## BEGIN READING PASSAGE

Observe that we must have $b = 0$, because otherwise $x = 0$ isn’t a solution, meaning the solution set cannot be a subspace. So we may only consider homogeneous linear systems. In particular, the orthogonal projection onto $U^\perp$ has $U$ as its kernel. So if $P$ is the matrix of this map, then $Px = 0$ has $U$ as its solution set. So this is one answer. The question I now have is: is this the only possible answer (i.e. is it unique)? In other words, if $Ax = 0$ has $U$ as its solution set, must $A$ be the orthogonal projection onto $U^\perp$?

Answer 1

Your observation that $U$ must be the kernel of some linear transformation is the key. Now recall that the row space of a matrix annihilates its kernel, i.e., it is the orthogonal complement of the kernel. Thus, any matrix $A$ whose row space is $U^\perp$ works. It need not even be a square matrix as you’ve constructed. The minimum number of rows that $A$ must have is of course given by the rank-nullity theorem.

This harkens back to the two basic ways of constructing a subspace of an $n$-dimensional vector space that I describe in this answer and elsewhere: additively, as the sum of one-dimensional subspaces spanned by some set of vectors; or subtractively, as the intersection of $(n-1)$-dimensional subspaces annihilated by a set of covectors. A system of homogeneous linear equations corresponds to the latter: the solution set of each individual equation is a hyperplane and the overall solution is the intersection of those hyperplanes.

Answer 2

first of all, a matrix is just a linear map, so lets work with that.

## END READING PASSAGE
## BEGIN SUPPLIED INFORMATION

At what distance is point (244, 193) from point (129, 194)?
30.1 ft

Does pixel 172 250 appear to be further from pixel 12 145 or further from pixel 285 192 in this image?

## END SUPPLIED INFORMATION

REQUIRED TASK — Decide whether each statement agrees with the discussion of homogeneous linear systems, answering yes or no and quoting the deciding words: 1. A matrix $A$ whose row space is $U^\perp$ must be a square matrix. 2. The row space of a matrix is the orthogonal complement of its kernel. 3. The solution set of each individual equation in a homogeneous system is a hyperplane.

RESPONSE TO THE EXERCISE —
1. No: "It need not even be a square matrix as you’ve constructed."
2. Yes: "the row space of a matrix annihilates its kernel, i.e., it is the orthogonal complement of the kernel."
3. Yes: "the solution set of each individual equation is a hyperplane"